> _Texte à lire_

....

Chartreuse
Sa conscience Grenoble la tire des ses montagnes. Etrangement, cette ville-laboratoire prend
appui sur un quasi désert, le massif de
la Chartreuse. Les flancs de la Chartreuse, en particulier le flanc oriental
qui suit la vallée du Grésivaudan, la grande plaine agricole alimentant la
ville en fruits et légumes, sont comme des murs qui cachent un territoire
invisible aux yeux de chair ; sa forme générale et celle d’un vaisseau
dont l’avant, la pointe, serait orienté vers
le sud. Cette pointe c’est la Bastille, un ancien fort militaire auquel
mène le célèbre téléphérique, cet ascenseur oblique, pour les touristes et fainéants ; le téléphérique de Grenoble,
trois bulles de plastique et de métal, souligne
à lui seul ce qui est peut-être le
désir de la ville : coloniser les hauteurs, transformer la montagne
en immeuble, créer la ville-montagne.
La ville tente de devenir verticale sur des pentes où
l’habitat est pourtant quasiment impossible à stabiliser, elle essaie de
grimper avant de laisser définitivement la place au rocher et aux forêts ;
cette dernière poussée de la ville ce sont les quartiers « chics » de
Grenoble, car ici la hauteur géographique est signe de noblesse. Grenoble s’accroche aux montagnes, monte, se
hisse noblement, à Corenc, St-Martin-le-Vinoux, et puis s’arrête ;
commence la Chartreuse qui marque aussi la limite définitive de la ville.
Grenoble tient à ce son rocher sacré qui
en son intérieur cache un trésor : le silence.
Le rocher s’ouvre
Depuis Grenoble il y a deux manières d’entrer en Chartreuse,
par la route. On peut prendre la route de Corenc le long du mont Rachais,
jusqu’au Sappey-en-Chartreuse : on glisse alors dans la Chartreuse. On
peut aussi y parvenir depuis le flanc occidental et Voreppe. C’est la route que
j’ai prise en novembre dernier, quand le froid et la neige ont commencé, sans prévenir.

....

> _Consigne 1_
Recopiez la partie de la liste qui commence à la ligne contenant « What is the measured separation of » et va jusqu'à la fin de la liste, ces deux bornes comprises. Décalez de -64 chaque distance donnée dans les réponses.

(Éléments du jeu de données)
....

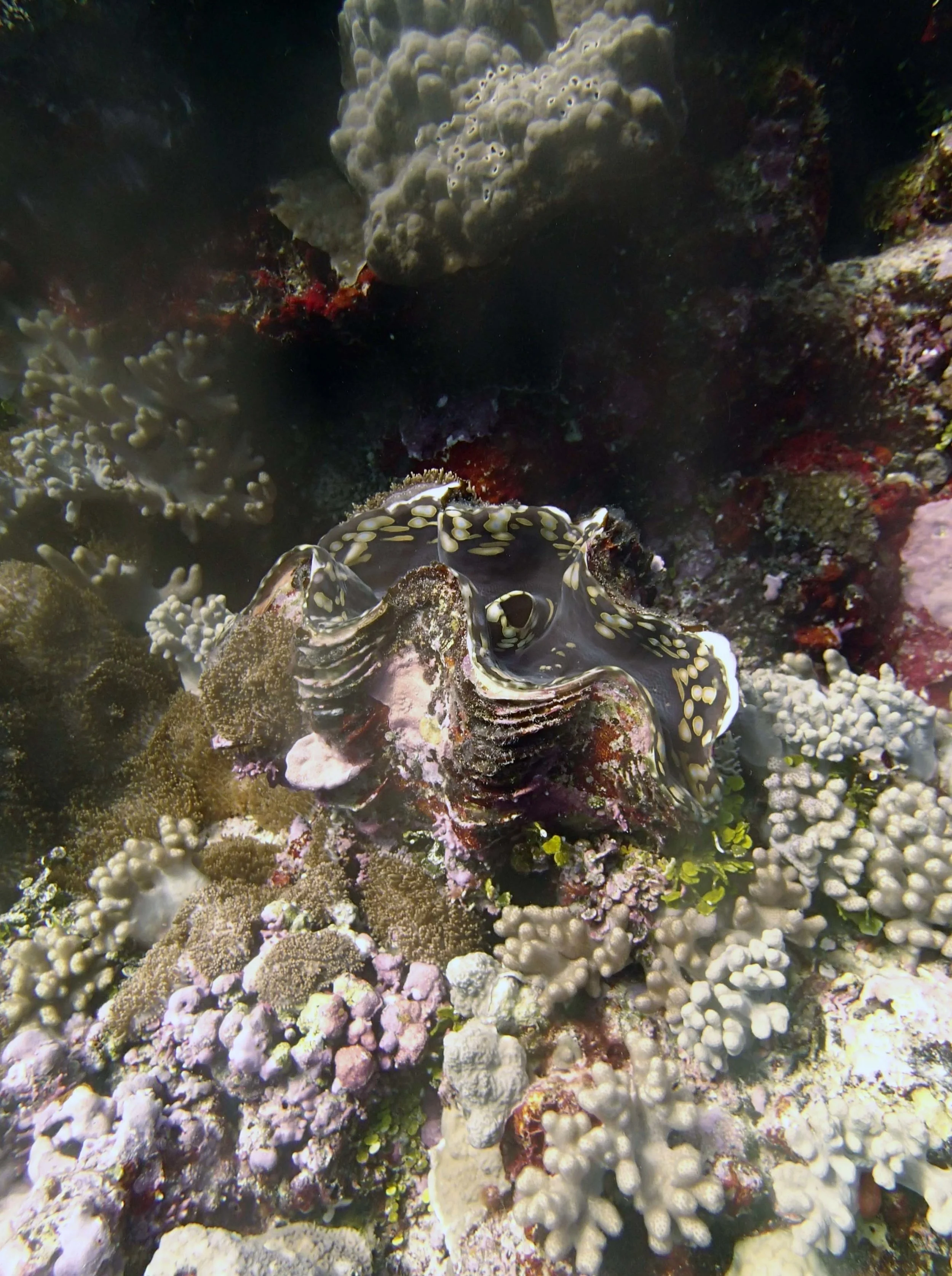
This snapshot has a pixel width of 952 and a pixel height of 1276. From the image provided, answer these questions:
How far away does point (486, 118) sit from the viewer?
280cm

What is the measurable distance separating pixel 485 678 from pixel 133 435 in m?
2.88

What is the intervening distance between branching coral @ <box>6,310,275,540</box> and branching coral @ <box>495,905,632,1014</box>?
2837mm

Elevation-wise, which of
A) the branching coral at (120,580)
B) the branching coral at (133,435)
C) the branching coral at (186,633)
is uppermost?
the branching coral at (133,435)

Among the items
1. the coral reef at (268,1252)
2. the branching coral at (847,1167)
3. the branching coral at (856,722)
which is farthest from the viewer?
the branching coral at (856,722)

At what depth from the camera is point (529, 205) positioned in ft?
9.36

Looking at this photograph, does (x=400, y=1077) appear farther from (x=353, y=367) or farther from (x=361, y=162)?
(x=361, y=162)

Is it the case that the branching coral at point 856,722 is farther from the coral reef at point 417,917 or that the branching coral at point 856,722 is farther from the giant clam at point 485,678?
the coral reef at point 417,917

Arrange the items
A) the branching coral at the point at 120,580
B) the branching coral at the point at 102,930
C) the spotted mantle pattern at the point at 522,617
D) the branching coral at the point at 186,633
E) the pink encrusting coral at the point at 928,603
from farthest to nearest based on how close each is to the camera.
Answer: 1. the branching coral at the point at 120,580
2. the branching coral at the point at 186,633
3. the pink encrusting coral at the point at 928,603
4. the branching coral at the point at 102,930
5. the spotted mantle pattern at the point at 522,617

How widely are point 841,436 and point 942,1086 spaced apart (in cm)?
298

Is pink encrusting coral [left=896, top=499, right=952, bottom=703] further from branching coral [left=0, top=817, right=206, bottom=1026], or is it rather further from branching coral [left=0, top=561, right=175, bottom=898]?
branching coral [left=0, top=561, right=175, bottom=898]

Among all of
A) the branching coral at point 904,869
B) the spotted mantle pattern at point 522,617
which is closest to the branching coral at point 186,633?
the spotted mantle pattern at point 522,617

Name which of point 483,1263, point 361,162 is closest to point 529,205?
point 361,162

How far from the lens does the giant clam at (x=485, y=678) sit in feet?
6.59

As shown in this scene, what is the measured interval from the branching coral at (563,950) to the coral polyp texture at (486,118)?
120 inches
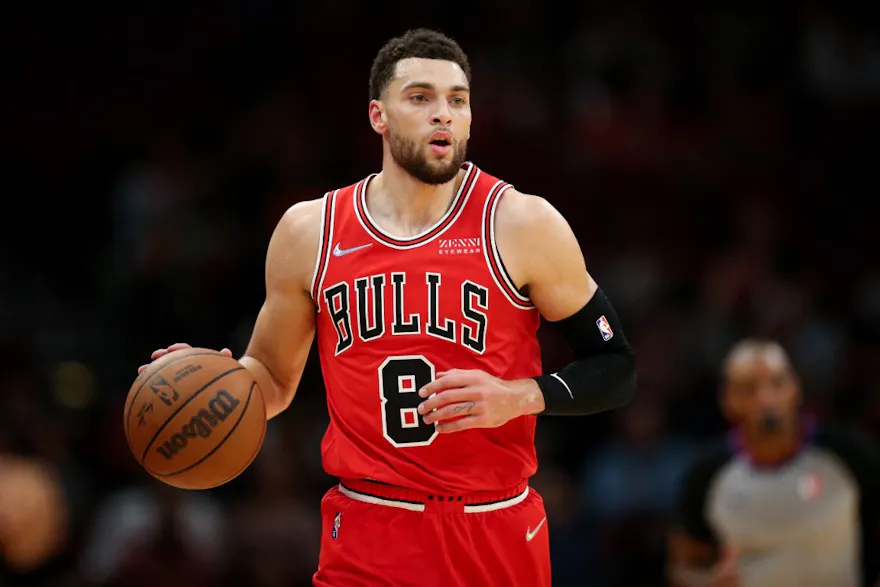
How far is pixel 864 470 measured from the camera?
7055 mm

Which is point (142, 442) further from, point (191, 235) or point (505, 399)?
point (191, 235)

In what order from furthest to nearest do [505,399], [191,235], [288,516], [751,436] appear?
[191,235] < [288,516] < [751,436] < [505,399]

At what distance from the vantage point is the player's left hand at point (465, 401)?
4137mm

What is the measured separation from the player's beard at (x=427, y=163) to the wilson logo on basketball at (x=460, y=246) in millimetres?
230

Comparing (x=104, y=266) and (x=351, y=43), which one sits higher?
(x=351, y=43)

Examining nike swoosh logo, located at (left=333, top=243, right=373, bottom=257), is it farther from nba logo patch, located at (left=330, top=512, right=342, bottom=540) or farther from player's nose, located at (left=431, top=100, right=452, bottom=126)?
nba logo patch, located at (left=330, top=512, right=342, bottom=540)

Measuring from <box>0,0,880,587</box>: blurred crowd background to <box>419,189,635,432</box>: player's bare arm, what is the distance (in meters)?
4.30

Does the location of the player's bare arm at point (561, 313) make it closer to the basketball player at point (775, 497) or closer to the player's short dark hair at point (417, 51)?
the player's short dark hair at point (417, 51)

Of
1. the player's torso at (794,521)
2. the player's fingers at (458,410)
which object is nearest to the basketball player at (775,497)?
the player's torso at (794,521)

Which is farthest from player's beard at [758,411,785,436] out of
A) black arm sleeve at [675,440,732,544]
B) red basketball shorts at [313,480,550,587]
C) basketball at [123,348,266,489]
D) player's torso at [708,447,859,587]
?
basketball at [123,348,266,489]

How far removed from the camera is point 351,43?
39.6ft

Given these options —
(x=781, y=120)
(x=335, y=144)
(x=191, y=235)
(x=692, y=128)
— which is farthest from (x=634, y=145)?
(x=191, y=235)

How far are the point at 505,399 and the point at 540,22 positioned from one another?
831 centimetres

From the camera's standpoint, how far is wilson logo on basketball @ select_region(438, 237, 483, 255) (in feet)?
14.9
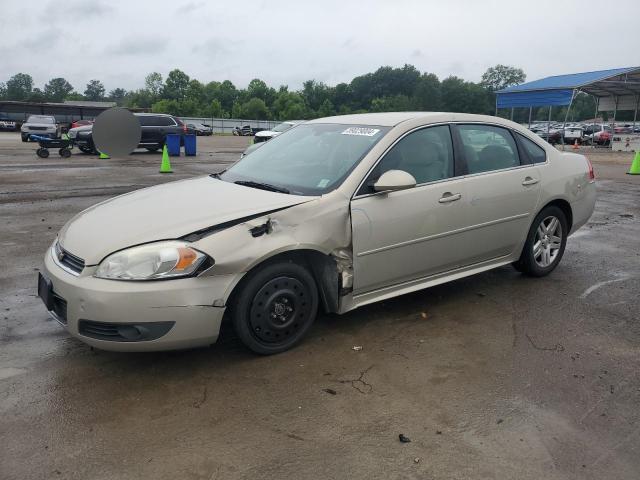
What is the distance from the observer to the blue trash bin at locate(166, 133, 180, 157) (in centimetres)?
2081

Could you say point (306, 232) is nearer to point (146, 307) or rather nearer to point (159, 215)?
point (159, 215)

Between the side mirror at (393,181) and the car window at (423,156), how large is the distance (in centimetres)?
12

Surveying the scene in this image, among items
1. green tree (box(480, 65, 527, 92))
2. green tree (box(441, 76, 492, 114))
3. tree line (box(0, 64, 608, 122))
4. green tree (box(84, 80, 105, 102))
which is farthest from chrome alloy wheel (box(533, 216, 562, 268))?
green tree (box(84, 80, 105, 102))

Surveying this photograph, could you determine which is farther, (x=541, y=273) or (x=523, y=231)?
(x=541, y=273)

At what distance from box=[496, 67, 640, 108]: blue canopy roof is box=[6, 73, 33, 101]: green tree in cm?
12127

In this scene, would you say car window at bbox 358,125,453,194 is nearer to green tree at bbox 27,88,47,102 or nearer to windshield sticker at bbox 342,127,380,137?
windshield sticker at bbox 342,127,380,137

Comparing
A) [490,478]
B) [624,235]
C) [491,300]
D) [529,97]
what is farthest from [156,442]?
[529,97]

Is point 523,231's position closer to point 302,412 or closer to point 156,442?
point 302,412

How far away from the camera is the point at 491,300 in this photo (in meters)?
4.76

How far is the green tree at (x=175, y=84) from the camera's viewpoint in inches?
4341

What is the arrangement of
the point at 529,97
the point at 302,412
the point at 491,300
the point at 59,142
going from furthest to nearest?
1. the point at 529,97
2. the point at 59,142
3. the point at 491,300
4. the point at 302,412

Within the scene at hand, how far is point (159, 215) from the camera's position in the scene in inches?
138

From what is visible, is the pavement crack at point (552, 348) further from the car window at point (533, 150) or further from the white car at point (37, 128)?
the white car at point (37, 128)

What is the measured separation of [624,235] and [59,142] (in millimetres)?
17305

....

> _Consigne 2_
D'après le texte sur la Chartreuse, répondez brièvement :
(a) Quel ancien fort militaire forme la pointe du massif ?
(b) Quelle vallée suit le flanc oriental de la Chartreuse ?
(c) Quel trésor le rocher cache-t-il en son intérieur ?

> _Résultat 1_
What is the measured separation of [624,235] and [59,142] (in millimetres)?
17241

> _Résultat 2_
(a) La Bastille.
(b) La vallée du Grésivaudan.
(c) Le silence.